* **Task description**
Please reproduce the entries exactly as they appear below, but not the pictures.

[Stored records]
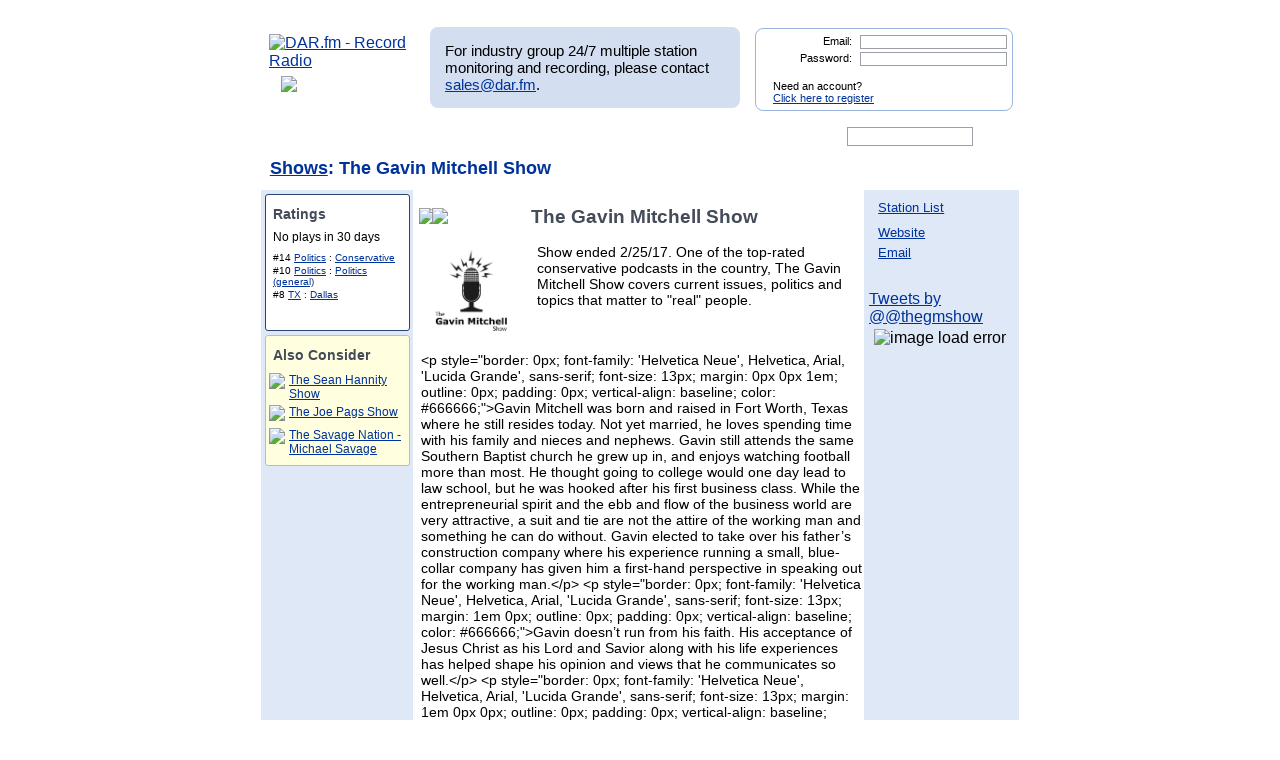

--- FILE ---
content_type: text/javascript
request_url: http://dar.fm/recommend_logic.php?type=byshow&show_id=29743&callback=jQuery17006721490063494451_1769038989536&_=1769038989696
body_size: 348
content:
jQuery17006721490063494451_1769038989536([{"show_title":"The Sean Hannity Show","showinfo_id":"6598"},{"show_title":"The Joe Pags Show","showinfo_id":"19784"},{"show_title":"The Savage Nation - Michael Savage","showinfo_id":"6574"},{"show_title":"Mark Levin Show","showinfo_id":"6536"},{"show_title":"The Chris Plante Show","showinfo_id":"14603"}])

* **Result of this task**
--- FILE ---
content_type: text/javascript
request_url: http://dar.fm/recommend_logic.php?type=byshow&show_id=29743&callback=jQuery17006721490063494451_1769038989536&_=1769038989696
body_size: 348
content:
jQuery17006721490063494451_1769038989536([{"show_title":"The Sean Hannity Show","showinfo_id":"6598"},{"show_title":"The Joe Pags Show","showinfo_id":"19784"},{"show_title":"The Savage Nation - Michael Savage","showinfo_id":"6574"},{"show_title":"Mark Levin Show","showinfo_id":"6536"},{"show_title":"The Chris Plante Show","showinfo_id":"14603"}])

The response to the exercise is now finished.